I’ve been promising a blog post of my entry into the JISC MOSAIC competition for a while now, so here goes.
The JISC MOSAIC competition was basically about demonstrating different ways in which library usage data could be exploited. The data made available for the competition is from the University of Huddersfield, where Dave Pattern has led the way in putting this type of data to work. I was also keen to dust off my rather rusty coding skills. I have to admit that when I first saw the large XML files that the project was offering, I was slightly worried – doing any kind of analysis on the files looked like it was going to be a bit of work. Luckily very soon after the competition was announced, Dave offered a simple API to the data which definitely looked more my kind of thing – a relatively simple XML format, with nice summary information available.

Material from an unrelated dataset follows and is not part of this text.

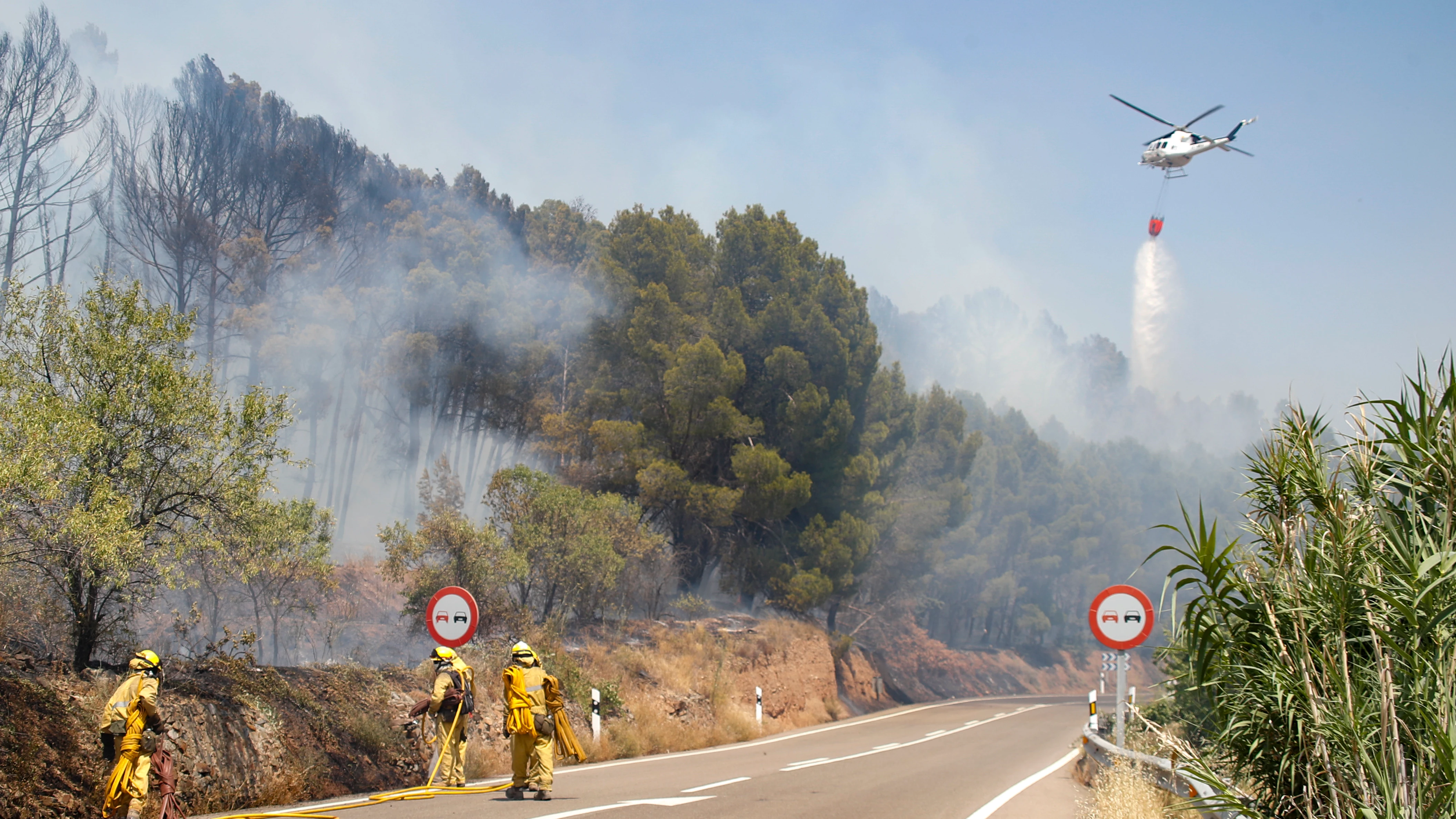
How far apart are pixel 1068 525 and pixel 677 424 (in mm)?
47998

I had originally though that working on the competition might give me the push I needed to learn a new programming language – trying to get up to speed with Python or Ruby has been on my todo list for a while. However I ended up falling back on the language I’ve used most in the past – Perl. Several years ago I wrote some Perl scripts to parse various XML files so I was confident I could pick this up again. I was also slightly suprised that Perl still seemed to have some of the most extensive XML parsing options (although this may be simply due to my pre-existing knowledge – I’d be interested to hear what other languages I should be looking at?)

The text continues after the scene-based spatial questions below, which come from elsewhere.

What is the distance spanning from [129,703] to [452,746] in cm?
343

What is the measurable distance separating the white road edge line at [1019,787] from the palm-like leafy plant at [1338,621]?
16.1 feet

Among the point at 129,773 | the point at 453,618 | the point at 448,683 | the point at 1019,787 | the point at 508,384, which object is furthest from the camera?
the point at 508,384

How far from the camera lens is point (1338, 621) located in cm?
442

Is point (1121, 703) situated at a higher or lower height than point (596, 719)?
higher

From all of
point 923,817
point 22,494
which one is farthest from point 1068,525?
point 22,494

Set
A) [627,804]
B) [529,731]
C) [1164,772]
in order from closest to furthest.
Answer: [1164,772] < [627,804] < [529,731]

I wanted to come at the data from a slightly different angle. I had two ideas:
- Generate purchase recommendations for libraries by finding the items they already owned in the usage data, and finding those linked items (in the usage data) that are not already owned
- Get people to upload lists of books they owned/liked, find which courses they were linked to by the usage data, and suggest courses the person
I’d have liked to do both (and at one point thought I might pull this off with some help), but in the end I went with the second of these.
The idea was that if we know what books students on a specific course uses, if someone really likes those books then they may well find the course interesting. I’m still unsure of whether this assumption would be borne out in practice, and I’d be interested in comments on this. My program basically needed to:
- Allow you to upload a list of books (I went for a list of ISBNs for simplicity)

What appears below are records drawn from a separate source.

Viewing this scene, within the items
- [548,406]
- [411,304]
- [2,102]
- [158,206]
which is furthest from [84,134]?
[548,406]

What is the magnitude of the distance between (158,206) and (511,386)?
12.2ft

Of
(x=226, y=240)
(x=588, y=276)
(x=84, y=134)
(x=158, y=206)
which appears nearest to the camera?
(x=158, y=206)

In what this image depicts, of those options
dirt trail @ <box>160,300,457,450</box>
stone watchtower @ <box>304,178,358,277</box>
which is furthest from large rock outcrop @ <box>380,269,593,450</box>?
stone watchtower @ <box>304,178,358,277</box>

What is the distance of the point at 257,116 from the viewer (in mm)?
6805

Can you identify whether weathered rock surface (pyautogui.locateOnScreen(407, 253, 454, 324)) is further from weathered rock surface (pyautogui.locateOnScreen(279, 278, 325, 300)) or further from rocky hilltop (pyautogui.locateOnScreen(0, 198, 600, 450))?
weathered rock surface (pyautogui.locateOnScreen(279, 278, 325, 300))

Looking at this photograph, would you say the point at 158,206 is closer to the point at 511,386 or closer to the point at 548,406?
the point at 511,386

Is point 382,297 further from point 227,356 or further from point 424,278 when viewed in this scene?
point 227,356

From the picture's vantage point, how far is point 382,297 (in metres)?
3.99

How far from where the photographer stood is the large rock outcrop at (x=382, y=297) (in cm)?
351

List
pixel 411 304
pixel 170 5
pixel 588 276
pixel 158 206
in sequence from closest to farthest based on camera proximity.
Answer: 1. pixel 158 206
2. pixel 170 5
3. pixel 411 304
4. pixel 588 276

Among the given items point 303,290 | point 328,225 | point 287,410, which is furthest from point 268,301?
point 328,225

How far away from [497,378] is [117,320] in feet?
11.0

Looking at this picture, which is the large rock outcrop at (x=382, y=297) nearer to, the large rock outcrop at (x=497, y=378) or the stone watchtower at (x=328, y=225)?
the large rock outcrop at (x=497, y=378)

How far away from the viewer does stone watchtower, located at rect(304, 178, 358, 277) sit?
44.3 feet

- Check which course codes those books were related to
- Find where courses matching those course codes were available
- Display this information back to you
The first thing I realised was how much Perl I’d forgotten – it took me quite a while to get back into it, and even now looking at the script I can see things that I would do quite differently if I were to start over.
I was able to pinch quite a few bits from existing tutorials and examples on the web (this is one of the great things about using Perl – lots of existing code to use). Things like uploading a file of ISBNs were relatively trivial. I’m not going to run through the whole thing here, but the bits I want to highlight are:
Dealing with UCAS
UCAS really don’t make it easy to get information out of their website on a machine-to-machine basis. I’ve done an entire post on scraping information from UCAS, which I’m not going to rehash here, but honestly if we are going to see people developing applications which help individuals build personalised learning pathways through Higher Education courses this has got to improve.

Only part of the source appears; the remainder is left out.